Emile Durkheim’ın çalışmalarından bu zamana dışlanmışlığın umutsuzluktan doğan bir pasiflik hali olduğunu bilmekteyiz. Zanaat içermeyen ve kariyer beklentisi olmayan işler, bu hissi daha da körüklüyor. Dışlanmışlık; sürekli yenik düşmenin yanında siyasilerin ve orta sınıf yorumcuların prekaryayı tembel, başıboş, hiçbir şeyi hak etmeyen, toplumsal açıdan sorumsuz olarak ele almalarıyla ortaya çıkan huzursuzluk halidir. Devletten sosyal yardım talebinde bulunan insanlara ‘konuşma terapileri’nin meseleleri düzeltmenin tek yolu olduğu yönünde öğütlerin verilmesi, söz konusu kişilere büyüklük taslanması anlamına gelmekte ve sosyal yardım istemeye dönük olarak cesaretlendirilince de böyle anlaşılmaktadır.
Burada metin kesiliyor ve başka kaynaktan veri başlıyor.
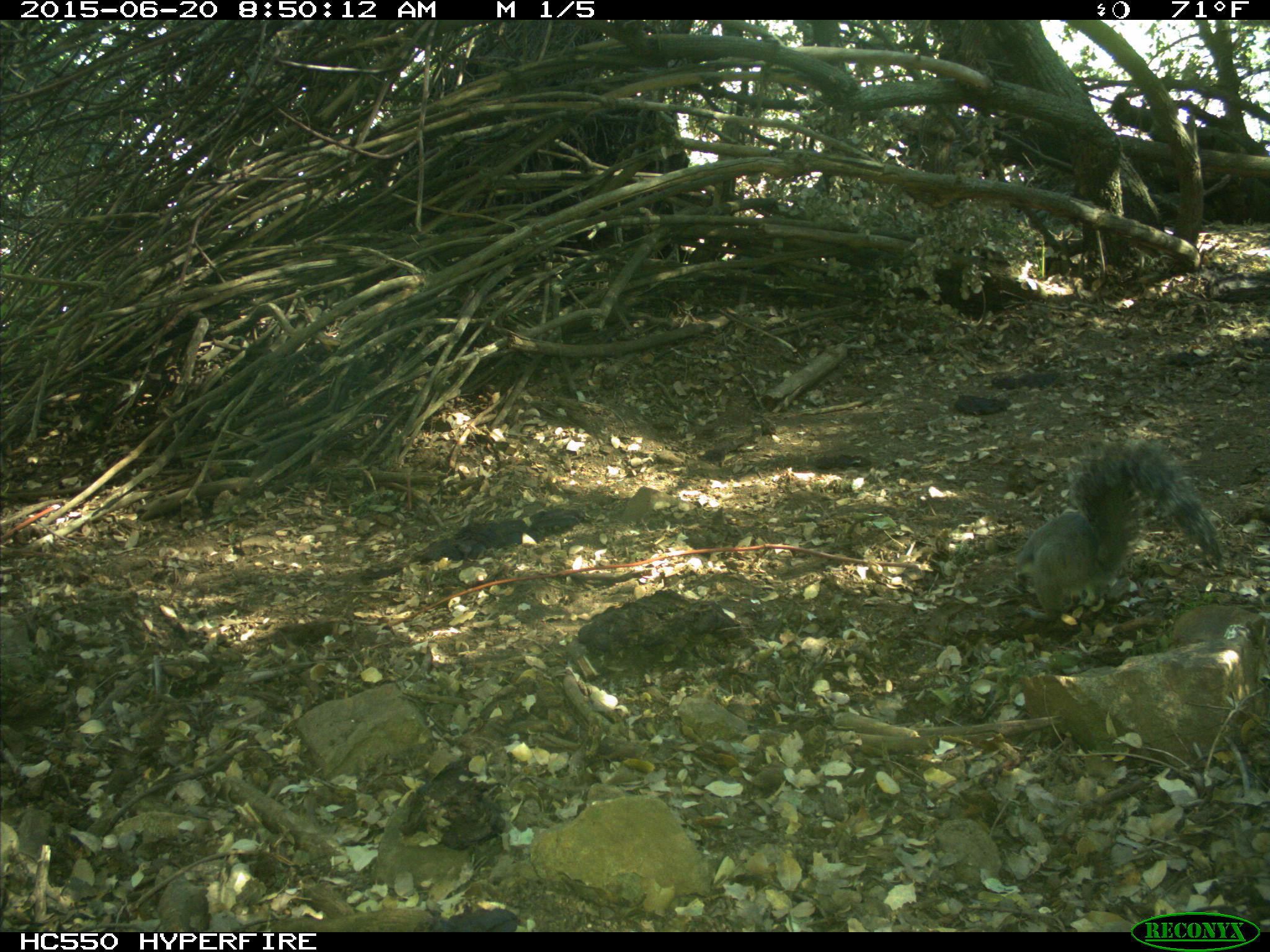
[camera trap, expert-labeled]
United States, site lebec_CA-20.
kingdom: Animalia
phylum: Chordata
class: Mammalia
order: Rodentia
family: Sciuridae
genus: Sciurus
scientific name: Sciurus carolinensis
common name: eastern gray squirrel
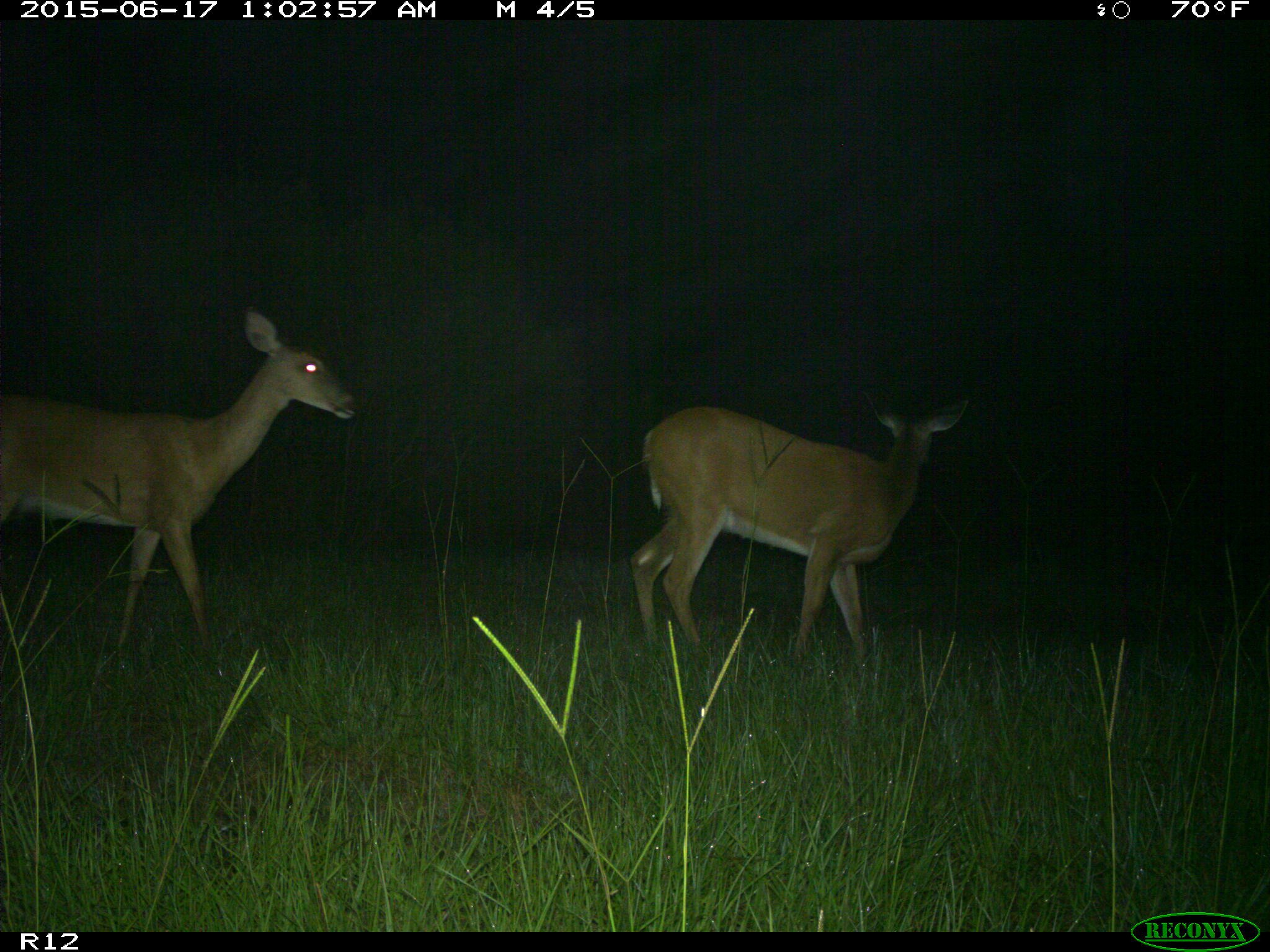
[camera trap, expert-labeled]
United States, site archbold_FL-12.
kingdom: Animalia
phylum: Chordata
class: Mammalia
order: Artiodactyla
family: Cervidae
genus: Odocoileus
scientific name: Odocoileus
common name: deer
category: unidentified deer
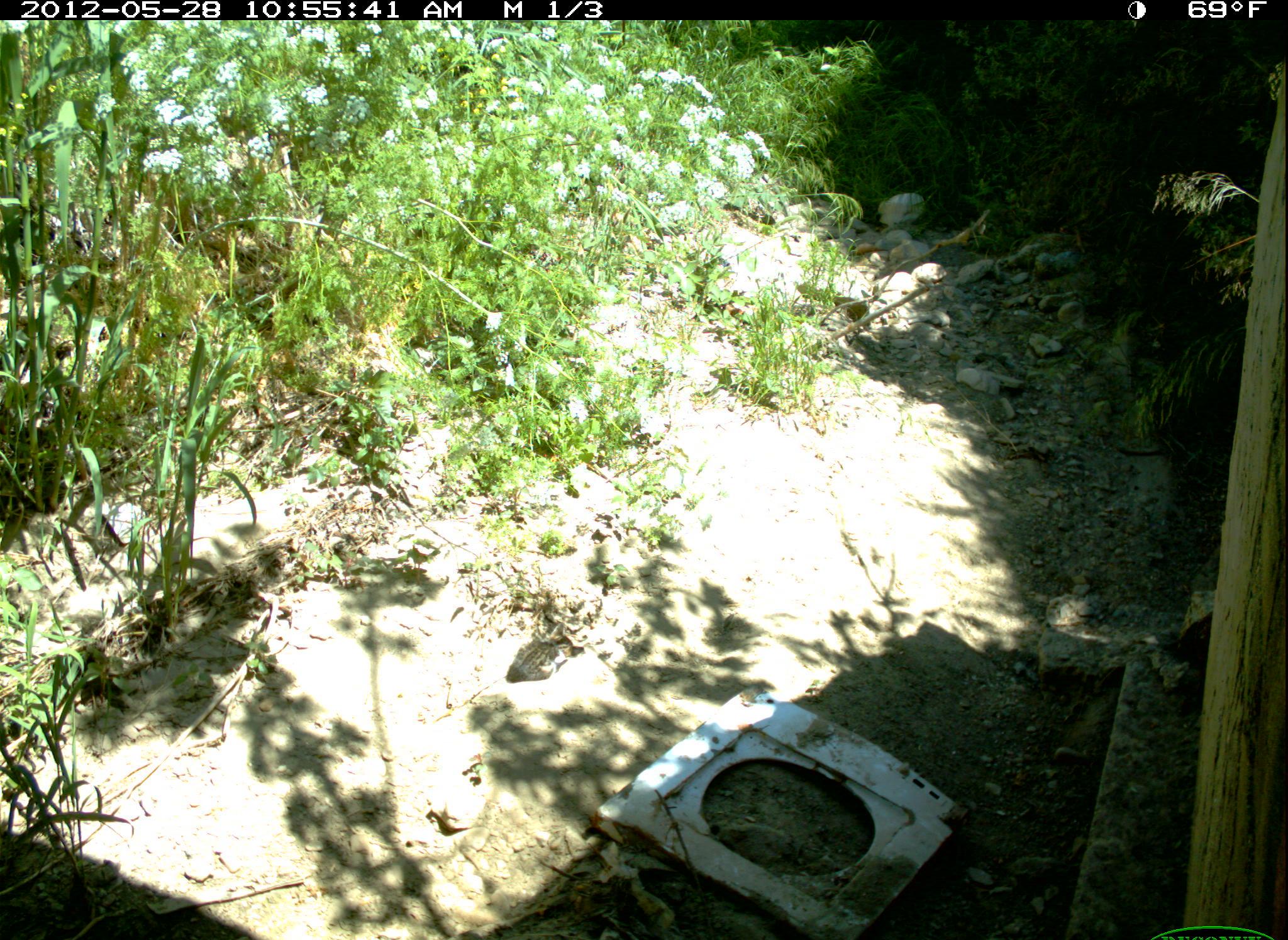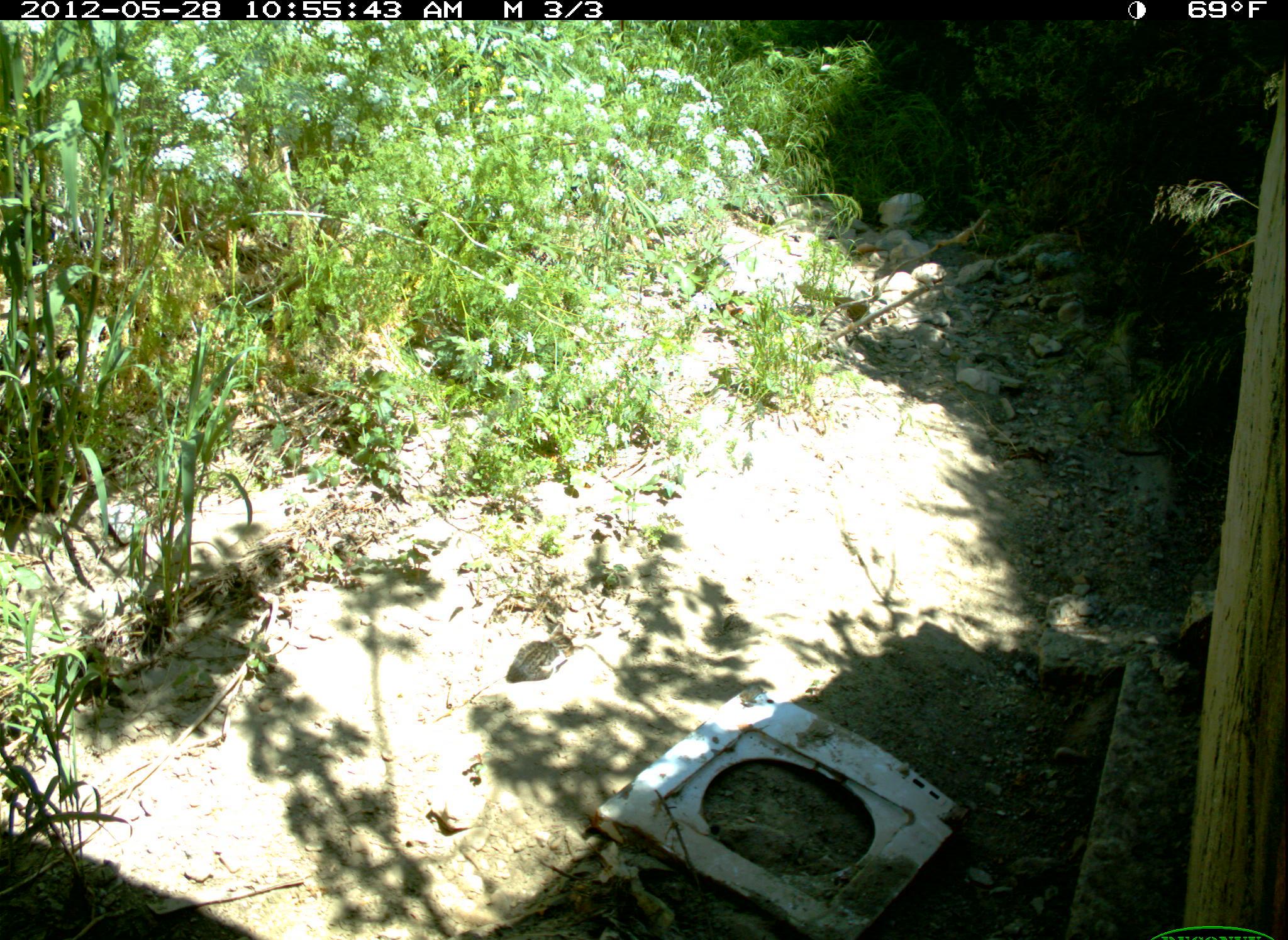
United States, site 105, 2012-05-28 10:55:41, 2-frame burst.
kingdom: Animalia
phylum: Chordata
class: Mammalia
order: Carnivora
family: Felidae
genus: Felis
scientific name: Felis catus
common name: cat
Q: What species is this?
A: Cat (Felis catus).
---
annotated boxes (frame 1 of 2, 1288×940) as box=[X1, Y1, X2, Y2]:
cat: box=[496, 603, 595, 696]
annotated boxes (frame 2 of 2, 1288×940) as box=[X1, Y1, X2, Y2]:
cat: box=[489, 617, 589, 691]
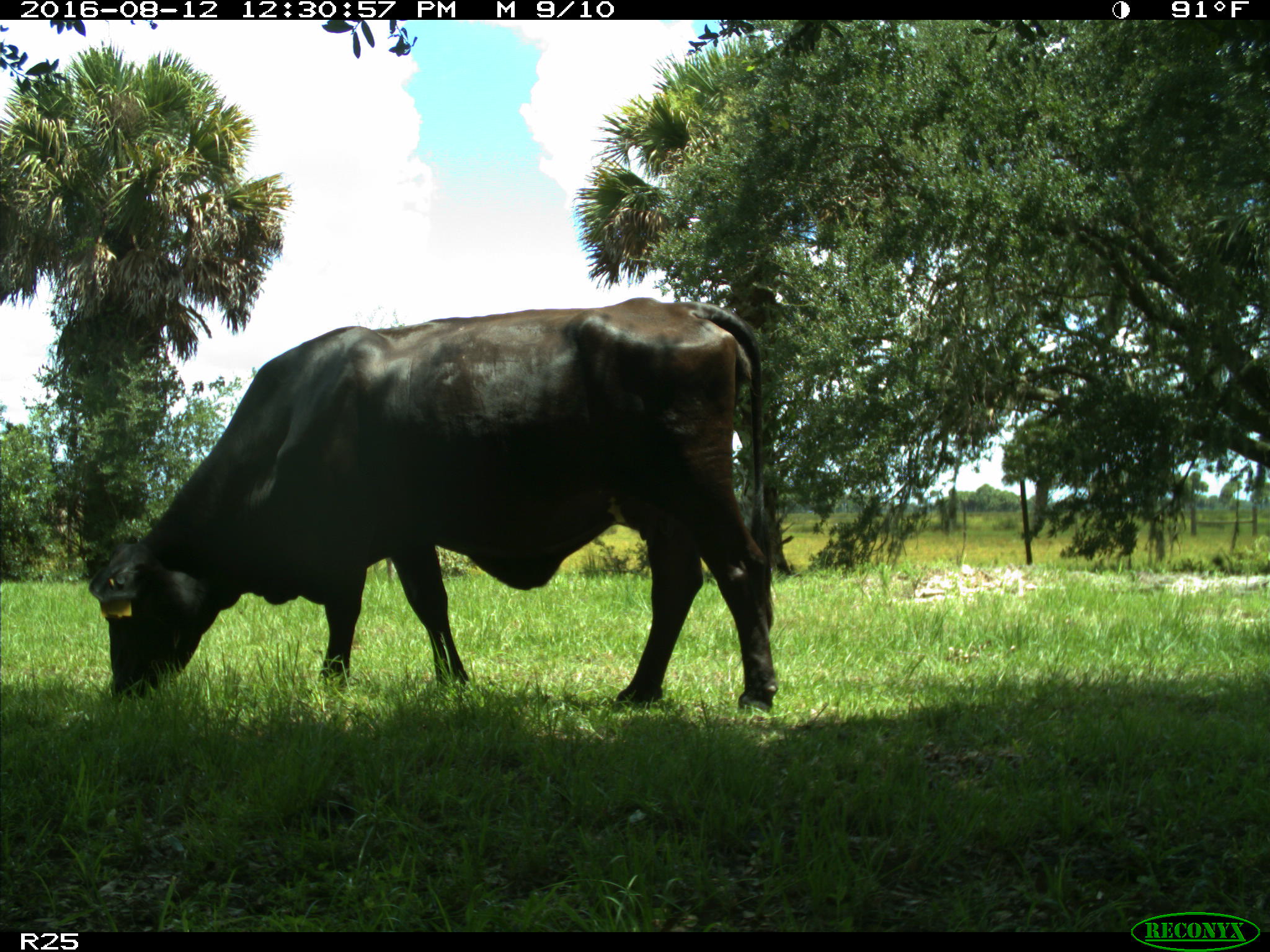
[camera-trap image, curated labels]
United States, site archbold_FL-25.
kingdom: Animalia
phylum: Chordata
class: Mammalia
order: Artiodactyla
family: Bovidae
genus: Bos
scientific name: Bos taurus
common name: domestic cow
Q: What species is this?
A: Bos taurus (domestic cow).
Prekarya, sürekli endişelidir. Bu, sadece uçlarda yaşamaya ilişkin bir yanlış davranış ya da kötü şans sebebiyle mütevazı adalet ile evsiz barksız yoksul kadın olmak arasındaki dengenin sarsılacağının farkında olmakla ilgili bir kronik güvensizlik değildir. Daha fazlasını edinemeyerek kendilerini aldatılmış hissettiklerinde bile sahip olunanları kaybetmekle de alakalı bir güvensizlikten bahsetmekteyiz. İnsanlar zihinsel olarak güvensiz ve stresli oldukları gibi ya eksik istihdam edilmiş durumdalar ya da gereğinden fazla iş yapmaktalar. Emeklerine yabancılaşmış haldeler; kendilerini dışlanmış hissetmekteler ve davranışlarında hem net olamamakta hem de umutsuzlar. Sahip olduklarını kaybetmekten korkan insanlar sürekli olarak kendilerini engellenmiş hissederler. Sinirli olurlar ama bu sinirlilik durumu genelde pasif bir vaziyettir. Prekaryalaşmış zihin, korkudan beslenir ve korkuyla motive olur.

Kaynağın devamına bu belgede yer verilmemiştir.